Лифт взмыл вверх, и Штольц вспомнил, как когда-то, много лет назад, он сам исследовал такие места. Его внутренний взгляд всегда фокусировался на человеческих следах, мелочах, которые другие могли бы не заметить. Переходы, ручки дверей, царапины на стенах. Всё это было частью загадки. Но теперь, когда он стал старым, когда его интуиция больше не могла работать в одиночку, ему приходилось полагаться на что-то другое.

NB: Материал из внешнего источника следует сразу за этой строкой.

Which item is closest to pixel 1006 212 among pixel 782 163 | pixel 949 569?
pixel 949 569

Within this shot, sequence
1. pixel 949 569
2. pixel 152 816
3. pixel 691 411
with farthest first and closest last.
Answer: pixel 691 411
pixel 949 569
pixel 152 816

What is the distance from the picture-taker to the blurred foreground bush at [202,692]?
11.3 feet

В лифте не было никого, только тихий звук вентиляции. Он вышел на этаж и оказался в туманной зоне, где холод и стерильность лабораторий вытягивали из него все чувства. Штольц закрыл глаза на секунду, чтобы вернуть себе ощущение твердой почвы под ногами. Ему нужно было принять это место таким, какое оно есть, и сосредоточиться. Это было его дело. Даже если весь мир уже не нуждался в таких, как он.

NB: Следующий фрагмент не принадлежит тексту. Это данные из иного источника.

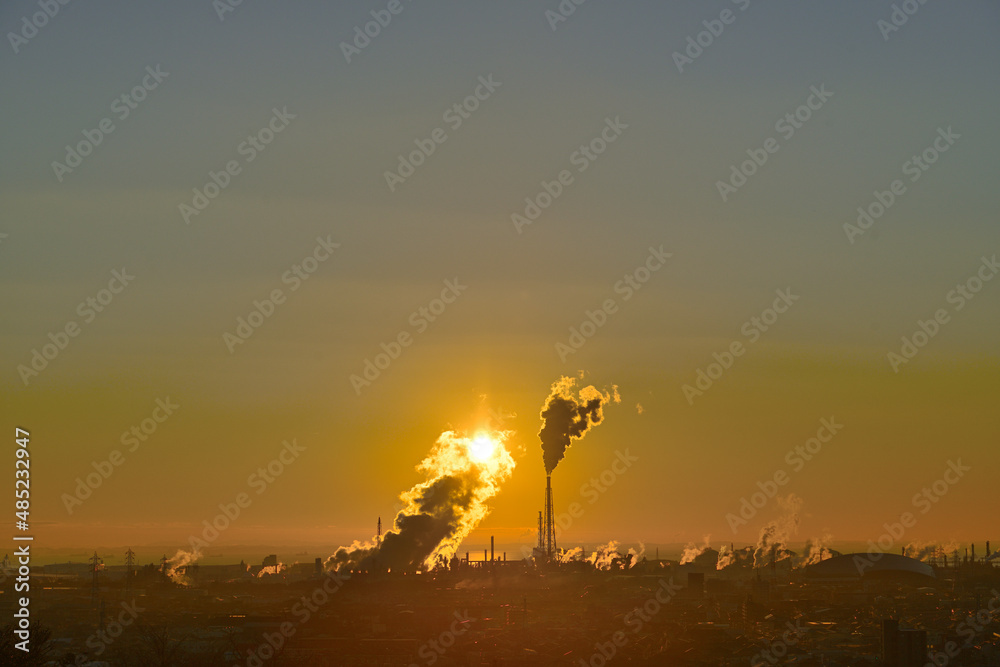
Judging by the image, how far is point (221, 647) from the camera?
73188 millimetres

Он шагнул в глубины комплекса, ощущая, что с каждым шагом его шаги становились не только физическими, но и метафорическими – шагами к той самой неизведанной стороне мира, которую ему нужно было разгадать.
Штольц вышел из лифта и шагнул в узкий коридор, который сразу же привел его к лаборатории Ревкина. Двери открылись с тихим шорохом, и он оказался в стерильной, почти клинической обстановке, где каждый предмет был на своем месте, а стены были покрыты серыми и белыми панелями, на которых не было ни царапины. Освещенная неоновыми лампами лаборатория выглядела так, словно ее только что вымыли и подготовили к приему очередной партии исследовательских данных.
Однако, несмотря на безупречный порядок, что-то в этом месте было не так. В этом помещении не было привычной для Штольца атмосферы напряженности, которая бывает на месте преступления. Не было запаха крови, странного покачивания воздуха, будто бы кто-то еще был рядом, или чего-то, что заставляло тело сжаться от страха. Здесь был холодный, будто застывший, воздух. Всё выглядело слишком идеально, даже для научной лаборатории. Не было ни следов борьбы, ни признаков того, что кто-то пытался скрыть что-то важное.
Но именно эта стерильность и вызывала тревогу. Такое ощущение, как будто кто-то старался создать иллюзию случайности, чтобы полиция и другие следователи ничего не заметили. Это была тщательно продуманная постановка.
Штольц сделал шаг в сторону рабочего стола Ревкина. На нем стояли несколько дисплеев, на которых, судя по всему, отображались различные данные о последних исследованиях. Картинка на экране была яркой, но стерильной. Всё было аккуратно расставлено, как будто инженер никогда не делал ошибок, никогда не оставлял следов за собой. Но Штольц знал, что это обман. Люди, особенно такие, как Ревкин, не могли быть настолько организованными. Он был слишком умён, чтобы не оставить хотя бы мелких следов.
На столе лежал листок бумаги. Он был слегка смятый, как будто кто-то забыл его на столе. Когда Штольц поднимал его, он заметил, что на бумаге были видны следы ожога. Полосы черного уголька пересекали записи, сделанные Ревкиным, но при этом текст оставался разборчивым.
Штольц внимательно изучил листок. Это были заметки, которые инженер делал в последние часы перед смертью. Он писал о «необратимом процессе» и «синтетических нейронах», указывая на свои достижения в области создания ИИ, который мог бы имитировать человеческие эмоции. Но все эти записи были не просто недосказанными – они были эксцентричными и сбивчивыми, как если бы Ревкин пытался что-то скрыть.
Потом Штольц заметил что-то ещё. Под полусгоревшими бумагами, на экране рядом с монитором, отразился код, скрытый за случайными окнами. Он привстал, наклонился, чтобы внимательно рассмотреть эти данные. Они были связаны с алгоритмами, которые мог бы использовать ИИ для обработки эмоций. Однако этот код был неполным, обрезанным, как будто кто-то пытался вырвать его из контекста.